SELECTED PASSAGE
>> Begin

By Erica C. Barnett June 10, 2010

In response to a records request, the Port of Seattle provided PubliCola with copies of emails sent by Port employees to Port CEO Tay Yoshitani about his controversial email to employees last month. The National Rifle Association-sponsored email included a video Col. Oliver North, best known for his role in the Iran-Contra scandal, praising the actions of the troops in Iraq.

The emails, which range from grateful to critical to disbelieving, were split about half in favor and half opposed to Yoshitani's message. I've included a few examples of each below the jump.
Tay

With all due respect:

I don’t know who you think works at the Port. In at least one instance – me – it looks like you miscalculated. I find this video not only not inspiring, but deeply offensive.

The video’s misstatements of fact are manifest, beginning with vacuous claims about our troops, who, contrary to the narration, for a major part of our time in Afghanistan and Iraq have been poorly trained, ill equipped and unprepared for the blood bath we’ve subjected them to.

But what can one expect from narrator Oliver North, a lawbreaker, liar under oath, and traitor to both the ideals and the government of our country.

>> End

RECORDED DATA
>> Begin

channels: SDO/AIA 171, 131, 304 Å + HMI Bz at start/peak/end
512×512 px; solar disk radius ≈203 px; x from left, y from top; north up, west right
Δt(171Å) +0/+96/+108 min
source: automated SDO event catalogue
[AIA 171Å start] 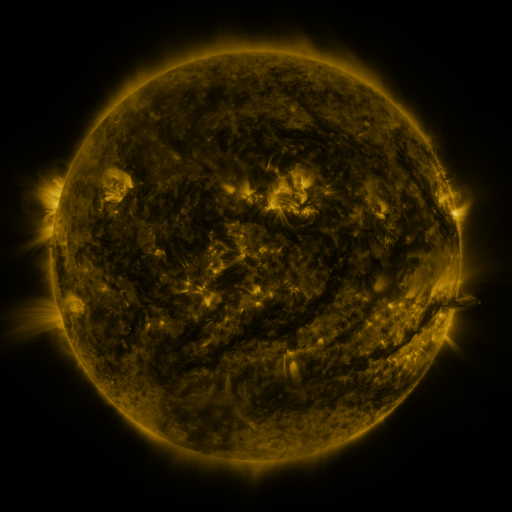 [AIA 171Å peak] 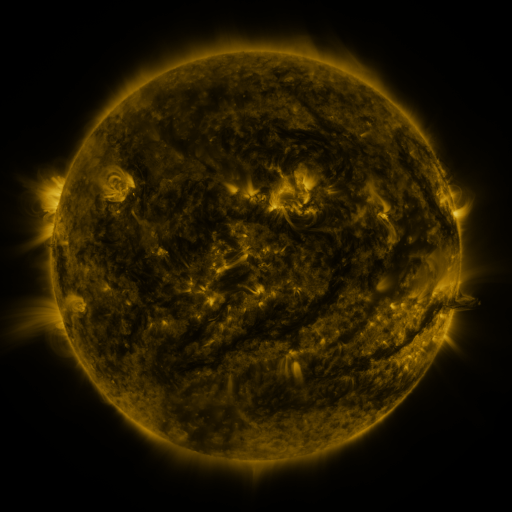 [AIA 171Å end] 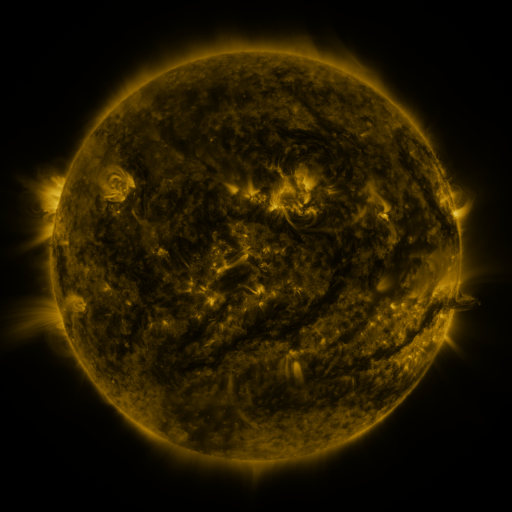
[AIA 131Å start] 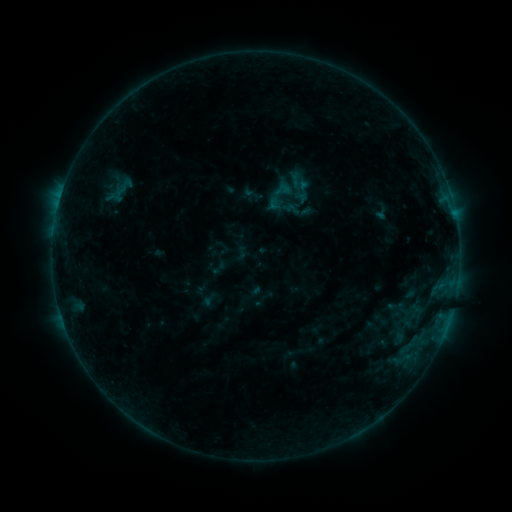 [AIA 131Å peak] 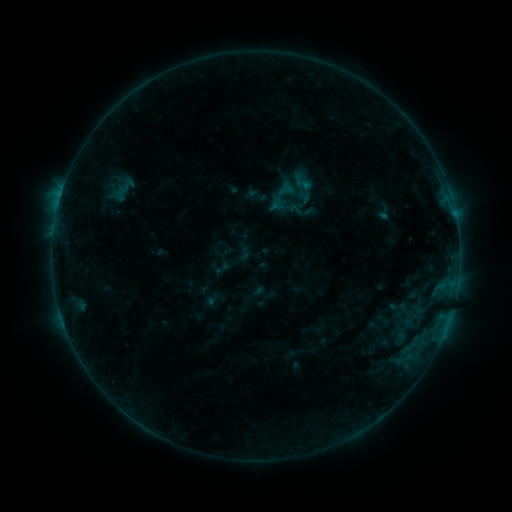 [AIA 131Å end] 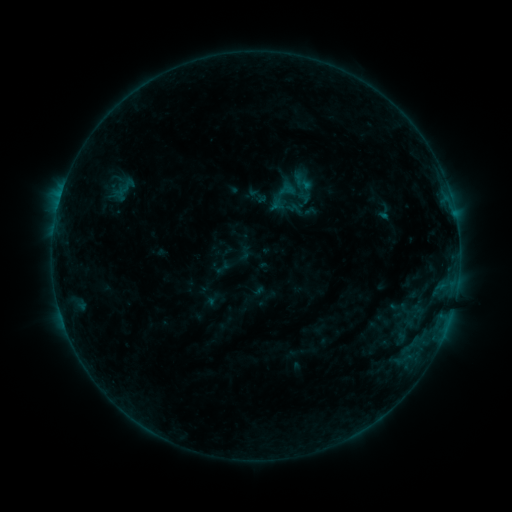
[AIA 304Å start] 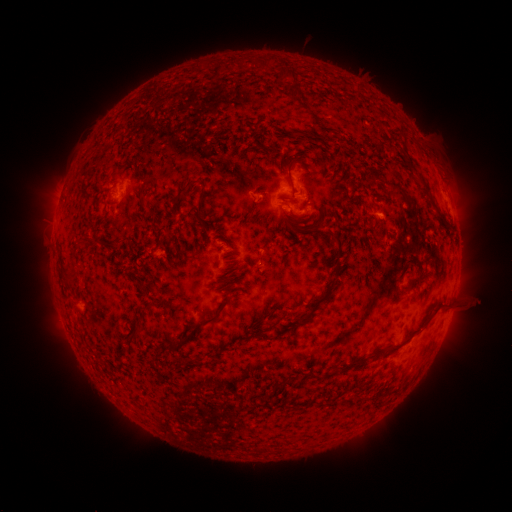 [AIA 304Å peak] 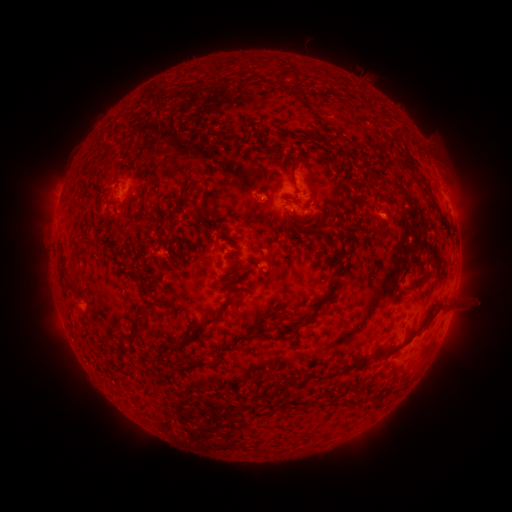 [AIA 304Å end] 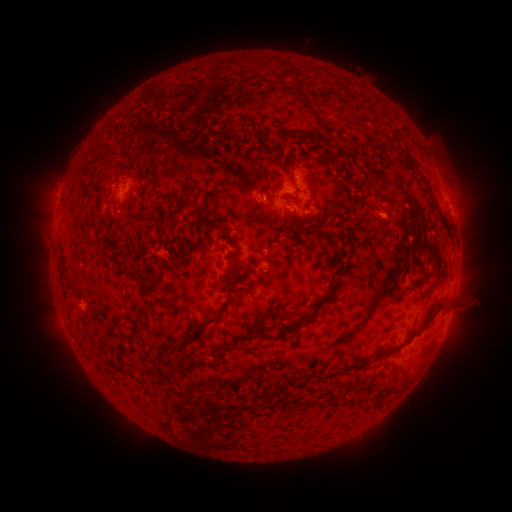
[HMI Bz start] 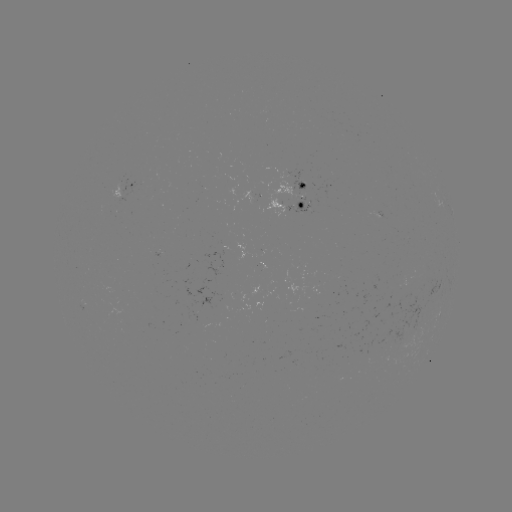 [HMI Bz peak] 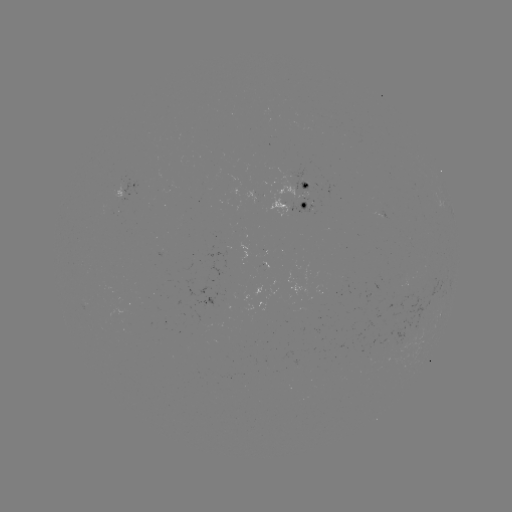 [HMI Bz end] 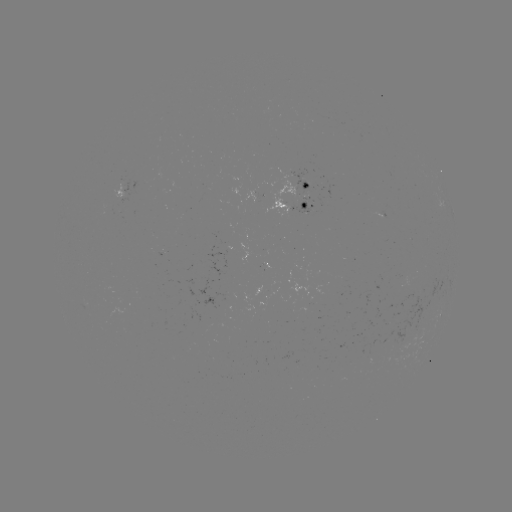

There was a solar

>> End
>> Begin

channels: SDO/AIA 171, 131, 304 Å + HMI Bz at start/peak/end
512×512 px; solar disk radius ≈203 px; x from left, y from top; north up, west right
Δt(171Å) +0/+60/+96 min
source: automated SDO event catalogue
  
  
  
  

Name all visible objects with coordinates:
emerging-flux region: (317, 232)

>> End

STATED GOAL
Transcribe the full article above about Port of Seattle employees' emails to CEO Tay Yoshitani, word for word.

EXERCISE RESPONSE
By Erica C. Barnett June 10, 2010

In response to a records request, the Port of Seattle provided PubliCola with copies of emails sent by Port employees to Port CEO Tay Yoshitani about his controversial email to employees last month. The National Rifle Association-sponsored email included a video Col. Oliver North, best known for his role in the Iran-Contra scandal, praising the actions of the troops in Iraq.

The emails, which range from grateful to critical to disbelieving, were split about half in favor and half opposed to Yoshitani's message. I've included a few examples of each below the jump.
Tay

With all due respect:

I don’t know who you think works at the Port. In at least one instance – me – it looks like you miscalculated. I find this video not only not inspiring, but deeply offensive.

The video’s misstatements of fact are manifest, beginning with vacuous claims about our troops, who, contrary to the narration, for a major part of our time in Afghanistan and Iraq have been poorly trained, ill equipped and unprepared for the blood bath we’ve subjected them to.

But what can one expect from narrator Oliver North, a lawbreaker, liar under oath, and traitor to both the ideals and the government of our country.